Author: stefan2
Date: Fri Sep 7 22:59:09 2012
New Revision: 1382204
URL: http://svn.apache.org/viewvc?rev=1382204&view=rev
Log:
Make clear that this is, in fact, the *UTF*_validate file.
So, we are not dealing with true ASCII representations here
but 1-byte encoded UTF-8 codepoints.
Also, support platforms with unsigned chars being default
without giving away any of the efficiency on the others.
* subversion/libsvn_subr/utf_validate.c
(first_non_ascii_char,
first_non_ascii_char_cstring): rename to ...
(first_non_fsm_start_char,
first_non_fsm_start_char_cstring): ... this; support platforms
on which chars are not signed by default
(svn_utf__last_valid,
svn_utf__cstring_is_valid,
svn_utf__is_valid,
svn_utf__last_valid2): update callers
Modified:
subversion/trunk/subversion/libsvn_subr/utf_validate.c
Modified: subversion/trunk/subversion/libsvn_subr/utf_validate.c
URL:
http://svn.apache.org/viewvc/subversion/trunk/subversion/libsvn_subr/utf_validate.c?rev=1382204&r1=1382203&r2=1382204&view=diff
==============================================================================
--- subversion/trunk/subversion/libsvn_subr/utf_validate.c (original)
+++ subversion/trunk/subversion/libsvn_subr/utf_validate.c Fri Sep 7 22:59:09
2012
@@ -250,11 +250,12 @@ static const char machine [9][14] = {
FSM_ERROR}, /* 0xf5-0xff */
};
-/* Scan MAX_LEN bytes in *DATA for non-ASCII chars. Return the position
- * of the first non-ASCII char or DATA + MAX_LEN if all were ASCII.
+/* Scan MAX_LEN bytes in *DATA for chars that are not in the octet
+ * category 0 (FSM_START). Return the position of the first such char
+ * or DATA + MAX_LEN if all were cat 0.
*/
static const char *
-first_non_ascii_char(const char *data, apr_size_t max_len)
+first_non_fsm_start_char(const char *data, apr_size_t max_len)
{
#if !SVN_UNALIGNED_ACCESS_IS_OK
@@ -269,8 +270,8 @@ first_non_ascii_char(const char *data, a
max_len -= len;
for (; len > 0; ++data, --len)
- if (*data < 0)
- return data;
+ if (*data < 0 || *data >= 0x80)
+ return data;
}
#endif
@@ -283,17 +284,18 @@ first_non_ascii_char(const char *data, a
/* The remaining odd bytes will be examined the naive way: */
for (; max_len > 0; ++data, --max_len)
- if (*data < 0)
+ if (*data < 0 || *data >= 0x80)
return data;
return data;
}
-/* Scan the C string in *DATA for non-ASCII chars. Return the position
- * of either the first non-ASCII char or the terminating NUL.

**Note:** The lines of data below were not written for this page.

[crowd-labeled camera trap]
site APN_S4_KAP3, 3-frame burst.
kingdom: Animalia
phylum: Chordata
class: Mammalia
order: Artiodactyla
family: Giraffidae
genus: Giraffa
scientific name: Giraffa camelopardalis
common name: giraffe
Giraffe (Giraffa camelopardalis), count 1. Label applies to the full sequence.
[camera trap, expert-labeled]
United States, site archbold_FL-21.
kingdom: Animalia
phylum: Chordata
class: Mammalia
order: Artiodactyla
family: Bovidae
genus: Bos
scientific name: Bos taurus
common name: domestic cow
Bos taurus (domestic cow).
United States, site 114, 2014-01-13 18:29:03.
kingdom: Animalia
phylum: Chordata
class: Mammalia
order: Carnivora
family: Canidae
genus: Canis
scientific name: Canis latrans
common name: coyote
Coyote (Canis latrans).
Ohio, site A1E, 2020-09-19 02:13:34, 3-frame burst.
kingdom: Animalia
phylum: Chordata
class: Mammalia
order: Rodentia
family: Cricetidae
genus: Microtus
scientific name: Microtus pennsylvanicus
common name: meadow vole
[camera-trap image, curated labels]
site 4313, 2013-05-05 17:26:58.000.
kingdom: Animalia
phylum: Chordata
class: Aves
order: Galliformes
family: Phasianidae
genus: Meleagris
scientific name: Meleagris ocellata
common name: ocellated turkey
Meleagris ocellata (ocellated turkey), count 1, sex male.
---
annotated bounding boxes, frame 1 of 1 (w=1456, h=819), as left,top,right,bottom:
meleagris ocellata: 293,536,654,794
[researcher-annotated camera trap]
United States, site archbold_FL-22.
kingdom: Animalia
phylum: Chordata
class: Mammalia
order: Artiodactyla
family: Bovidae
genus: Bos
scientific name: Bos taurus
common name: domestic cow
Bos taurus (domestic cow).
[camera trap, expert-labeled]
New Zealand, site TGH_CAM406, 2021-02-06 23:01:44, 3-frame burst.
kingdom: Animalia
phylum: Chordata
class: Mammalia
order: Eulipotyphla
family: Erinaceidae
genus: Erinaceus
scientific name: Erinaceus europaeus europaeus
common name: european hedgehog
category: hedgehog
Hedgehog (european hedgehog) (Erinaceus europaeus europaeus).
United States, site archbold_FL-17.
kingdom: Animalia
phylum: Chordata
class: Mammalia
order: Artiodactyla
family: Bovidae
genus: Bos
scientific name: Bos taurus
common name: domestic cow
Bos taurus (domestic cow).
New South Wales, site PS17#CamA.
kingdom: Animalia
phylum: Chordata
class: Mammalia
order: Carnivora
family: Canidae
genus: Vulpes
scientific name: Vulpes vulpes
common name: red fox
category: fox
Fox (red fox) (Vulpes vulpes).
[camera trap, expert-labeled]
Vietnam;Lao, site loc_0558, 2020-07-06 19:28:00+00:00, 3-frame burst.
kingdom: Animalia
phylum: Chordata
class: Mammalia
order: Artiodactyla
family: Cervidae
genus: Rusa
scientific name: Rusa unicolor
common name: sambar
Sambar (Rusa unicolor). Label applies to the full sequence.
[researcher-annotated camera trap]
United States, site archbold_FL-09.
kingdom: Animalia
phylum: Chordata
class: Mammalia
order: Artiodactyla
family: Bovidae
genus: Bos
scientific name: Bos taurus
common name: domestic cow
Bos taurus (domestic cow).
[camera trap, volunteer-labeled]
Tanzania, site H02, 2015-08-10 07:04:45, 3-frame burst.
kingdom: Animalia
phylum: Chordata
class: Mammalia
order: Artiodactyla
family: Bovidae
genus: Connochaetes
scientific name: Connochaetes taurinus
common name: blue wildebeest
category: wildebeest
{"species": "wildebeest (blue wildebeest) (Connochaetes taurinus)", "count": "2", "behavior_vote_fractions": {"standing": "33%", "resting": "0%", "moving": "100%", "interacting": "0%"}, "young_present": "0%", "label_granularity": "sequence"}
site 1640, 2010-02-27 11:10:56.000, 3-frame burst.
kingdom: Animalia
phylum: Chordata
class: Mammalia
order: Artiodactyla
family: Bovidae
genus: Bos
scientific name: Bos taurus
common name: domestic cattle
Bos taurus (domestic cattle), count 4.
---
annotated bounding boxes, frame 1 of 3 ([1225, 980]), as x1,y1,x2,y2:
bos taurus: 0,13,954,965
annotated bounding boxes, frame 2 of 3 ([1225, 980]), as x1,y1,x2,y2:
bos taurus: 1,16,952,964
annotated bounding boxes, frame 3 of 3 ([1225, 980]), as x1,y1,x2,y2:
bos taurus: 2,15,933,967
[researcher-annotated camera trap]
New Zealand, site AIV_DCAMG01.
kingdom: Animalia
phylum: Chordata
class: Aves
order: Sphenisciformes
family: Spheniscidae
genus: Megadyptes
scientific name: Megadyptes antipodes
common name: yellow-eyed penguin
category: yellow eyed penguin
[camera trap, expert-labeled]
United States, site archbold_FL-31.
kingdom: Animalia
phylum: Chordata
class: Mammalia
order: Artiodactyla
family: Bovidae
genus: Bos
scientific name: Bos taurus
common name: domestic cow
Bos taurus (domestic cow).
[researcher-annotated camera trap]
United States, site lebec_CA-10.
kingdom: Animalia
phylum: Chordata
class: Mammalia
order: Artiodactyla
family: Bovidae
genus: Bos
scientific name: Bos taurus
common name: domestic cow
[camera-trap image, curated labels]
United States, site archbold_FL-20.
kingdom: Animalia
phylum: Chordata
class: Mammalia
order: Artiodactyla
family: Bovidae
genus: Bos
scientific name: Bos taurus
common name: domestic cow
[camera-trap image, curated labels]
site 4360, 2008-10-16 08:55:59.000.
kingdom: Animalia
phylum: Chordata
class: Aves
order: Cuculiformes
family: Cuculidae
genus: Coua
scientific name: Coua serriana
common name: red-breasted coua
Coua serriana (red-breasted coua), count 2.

+/* Scan the C string in *DATA for chars that are not in the octet
+ * category 0 (FSM_START). Return the position of either the such
+ * char or of the terminating NUL.
*/
static const char *
-first_non_ascii_char_cstring(const char *data)
+first_non_fsm_start_char_cstring(const char *data)
{
/* We need to make sure that BUF is properly aligned for chunky data
* access because we don't know the string's length. Unaligned chunk
@@ -301,7 +303,7 @@ first_non_ascii_char_cstring(const char
* segfault.
*/
for (; (apr_uintptr_t)data & (sizeof(apr_uintptr_t)-1); ++data)
- if (*data <= 0)
+ if (*data <= 0 || *data >= 0x80)
return data;
/* Scan the input one machine word at a time. */
@@ -320,7 +322,7 @@ first_non_ascii_char_cstring(const char
/* The remaining odd bytes will be examined the naive way: */
for (; ; ++data)
- if (*data <= 0)
+ if (*data <= 0 || *data >= 0x80)
return data;
return data;
@@ -329,7 +331,7 @@ first_non_ascii_char_cstring(const char
const char *
svn_utf__last_valid(const char *data, apr_size_t len)
{
- const char *start = first_non_ascii_char(data, len);
+ const char *start = first_non_fsm_start_char(data, len);
const char *end = data + len;
int state = FSM_START;
@@ -349,7 +351,7 @@ svn_boolean_t
svn_utf__cstring_is_valid(const char *data)
{
int state = FSM_START;
- data = first_non_ascii_char_cstring(data);
+ data = first_non_fsm_start_char_cstring(data);
while (*data)
{
@@ -365,7 +367,7 @@ svn_utf__is_valid(const char *data, apr_
{
const char *end = data + len;
int state = FSM_START;
- data = first_non_ascii_char(data, len);
+ data = first_non_fsm_start_char(data, len);
while (data < end)
{
@@ -379,7 +381,7 @@ svn_utf__is_valid(const char *data, apr_
const char *
svn_utf__last_valid2(const char *data, apr_size_t len)
{
- const char *start = first_non_ascii_char(data, len);
+ const char *start = first_non_fsm_start_char(data, len);
const char *end = data + len;
int state = FSM_START;